### Fragmento del documento
========
Por mi parte, cada vez me que me vuelvo a encontrar con su obra, siento algo de paz pero también intriga, como si fuera un lugar cómodo a donde llegar y al mismo tiempo un viaje por territorios sorprendentes, que siempre exceden a mis ideas sobre su estilo. Su evolución no sigue el curso de un desarrollo lineal; al contrario, uno se lleva la impresión de que Paniagua pinta con un ritmo quebrado: de cuadro en cuadro, las formas se van, reaparecen o cambian por completo. A diferencia de lo que sucede con otras artistas, una pintura de Paniagua no anuncia a su sucesora: un lienzo-volcán bien puede dar pie a una pintura azul de tres trazos, y esta última a una serie sobre la imposibilidad de mirar el sol o una meditación sobre una imagen en un poema de Marosa Di Giorgio. Eso sí: todas sus obras, por diversas que sean, poseen una fuerza característica y difícil de explicar.
La primera vez que vi pintar a Mariana Paniagua fue durante su residencia en la galería Jo-HS de la colonia San Miguel Chapultepec. Era un jueves por la tarde y lloviznaba. Me habían invitado a cenar chiles en nogada a propósito de una exhibición del pintor Rodrigo Echeverría; desde uno de los pasillos de la casa-galería se veía por la ventana lo que en ese momento era el estudio temporal de Paniagua. Tenía puestos unos audífonos grandes y miraba fijamente su lienzo, moviendo el cuerpo al ritmo de lo que sonaba en los audífonos. A su alrededor había pinturas de grandes dimensiones y cera, uno de sus materiales favoritos. La ventana que enmarcaba a Paniagua estaba a su vez enmarcada por el jardín que ocupa el centro de la casa modernista que hospeda a la galería: la pintora estaba, literalmente, dentro del paisaje.
========
### Registros del conjunto
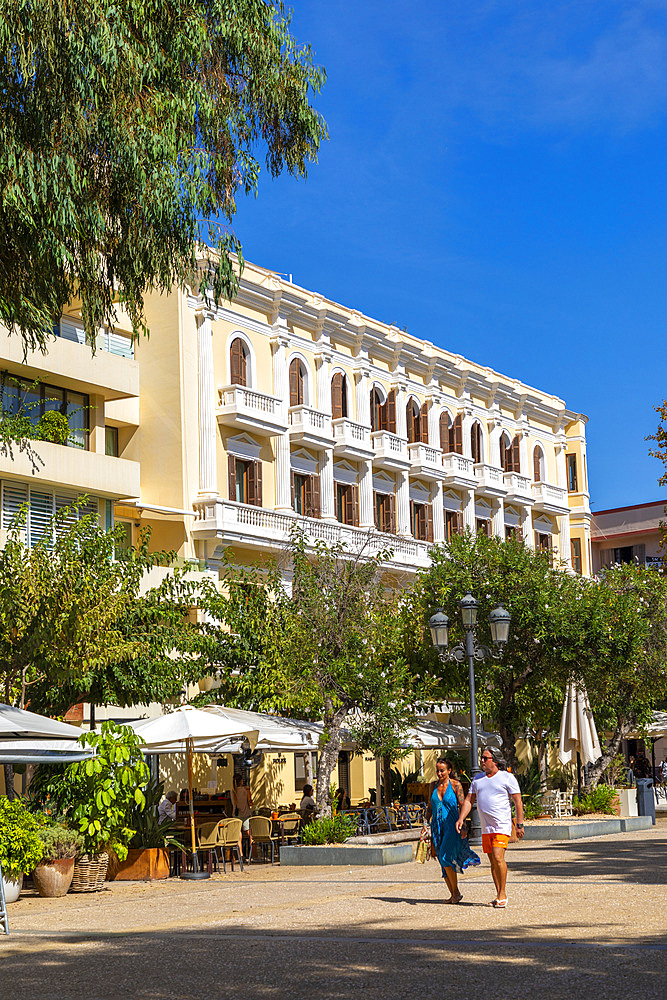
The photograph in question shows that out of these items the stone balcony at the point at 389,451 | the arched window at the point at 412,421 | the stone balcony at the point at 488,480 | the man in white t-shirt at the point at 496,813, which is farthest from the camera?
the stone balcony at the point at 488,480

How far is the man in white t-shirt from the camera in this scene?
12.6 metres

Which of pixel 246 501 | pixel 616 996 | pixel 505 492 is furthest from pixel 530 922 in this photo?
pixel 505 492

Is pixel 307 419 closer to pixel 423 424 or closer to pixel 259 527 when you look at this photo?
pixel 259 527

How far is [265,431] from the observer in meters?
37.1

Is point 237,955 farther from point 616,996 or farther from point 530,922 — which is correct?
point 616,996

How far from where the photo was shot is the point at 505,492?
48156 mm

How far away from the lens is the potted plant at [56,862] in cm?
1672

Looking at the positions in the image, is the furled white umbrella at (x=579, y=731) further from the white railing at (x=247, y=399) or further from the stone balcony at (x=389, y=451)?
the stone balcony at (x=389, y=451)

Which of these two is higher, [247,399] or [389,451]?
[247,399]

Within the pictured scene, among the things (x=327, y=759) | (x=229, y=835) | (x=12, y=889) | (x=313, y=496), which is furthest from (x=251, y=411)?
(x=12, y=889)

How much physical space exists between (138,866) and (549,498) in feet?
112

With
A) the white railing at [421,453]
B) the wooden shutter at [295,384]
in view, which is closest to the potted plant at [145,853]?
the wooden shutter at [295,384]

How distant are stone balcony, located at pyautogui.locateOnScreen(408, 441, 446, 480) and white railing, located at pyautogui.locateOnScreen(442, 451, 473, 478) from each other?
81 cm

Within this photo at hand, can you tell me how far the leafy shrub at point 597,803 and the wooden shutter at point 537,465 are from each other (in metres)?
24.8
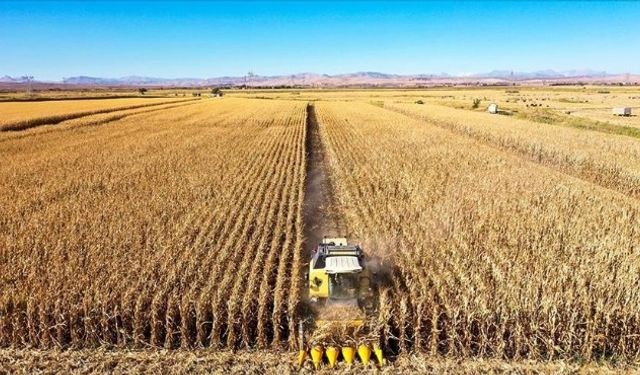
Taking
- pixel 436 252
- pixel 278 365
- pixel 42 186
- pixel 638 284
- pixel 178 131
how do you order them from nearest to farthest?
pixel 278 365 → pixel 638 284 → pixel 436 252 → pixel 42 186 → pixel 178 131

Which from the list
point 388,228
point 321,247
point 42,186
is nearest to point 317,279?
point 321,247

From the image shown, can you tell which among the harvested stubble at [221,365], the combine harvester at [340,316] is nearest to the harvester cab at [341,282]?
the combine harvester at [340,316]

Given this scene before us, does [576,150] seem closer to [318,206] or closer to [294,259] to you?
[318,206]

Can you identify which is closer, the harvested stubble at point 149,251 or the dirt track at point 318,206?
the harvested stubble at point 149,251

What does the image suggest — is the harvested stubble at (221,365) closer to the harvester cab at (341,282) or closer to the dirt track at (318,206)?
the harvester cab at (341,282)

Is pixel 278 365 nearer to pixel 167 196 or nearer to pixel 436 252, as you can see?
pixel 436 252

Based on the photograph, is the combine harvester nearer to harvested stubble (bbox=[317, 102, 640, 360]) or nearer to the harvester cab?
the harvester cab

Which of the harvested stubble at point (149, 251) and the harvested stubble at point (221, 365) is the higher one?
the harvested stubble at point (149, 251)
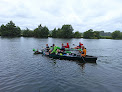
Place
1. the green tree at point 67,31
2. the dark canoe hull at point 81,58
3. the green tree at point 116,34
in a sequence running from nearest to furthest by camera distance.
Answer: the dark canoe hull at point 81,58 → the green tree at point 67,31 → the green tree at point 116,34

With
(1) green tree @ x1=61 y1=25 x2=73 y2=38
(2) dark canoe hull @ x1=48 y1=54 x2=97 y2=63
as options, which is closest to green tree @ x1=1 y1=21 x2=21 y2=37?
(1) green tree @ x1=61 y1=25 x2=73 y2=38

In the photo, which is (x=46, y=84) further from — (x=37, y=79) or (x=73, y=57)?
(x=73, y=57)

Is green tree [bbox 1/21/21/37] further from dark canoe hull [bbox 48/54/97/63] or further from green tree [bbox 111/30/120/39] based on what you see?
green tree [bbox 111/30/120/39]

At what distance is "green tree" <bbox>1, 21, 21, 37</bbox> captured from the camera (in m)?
========
### Tarea planteada 1
Según el fragmento sobre Mariana Paniagua, ¿en qué galería realizaba la pintora su residencia cuando se la vio pintar por primera vez?
### Tarea planteada 2
Indique si cada afirmación concuerda con el fragmento sobre Mariana Paniagua: (a) la evolución de su obra sigue un desarrollo lineal; (b) la tarde en que se la vio pintar por primera vez lloviznaba; (c) la cera figura entre sus materiales favoritos.

### Resultado correcto 1
En la galería Jo-HS de la colonia San Miguel Chapultepec.

### Resultado correcto 2
(a) No: «Su evolución no sigue el curso de un desarrollo lineal».
(b) Sí: «Era un jueves por la tarde y lloviznaba».
(c) Sí: «cera, uno de sus materiales favoritos».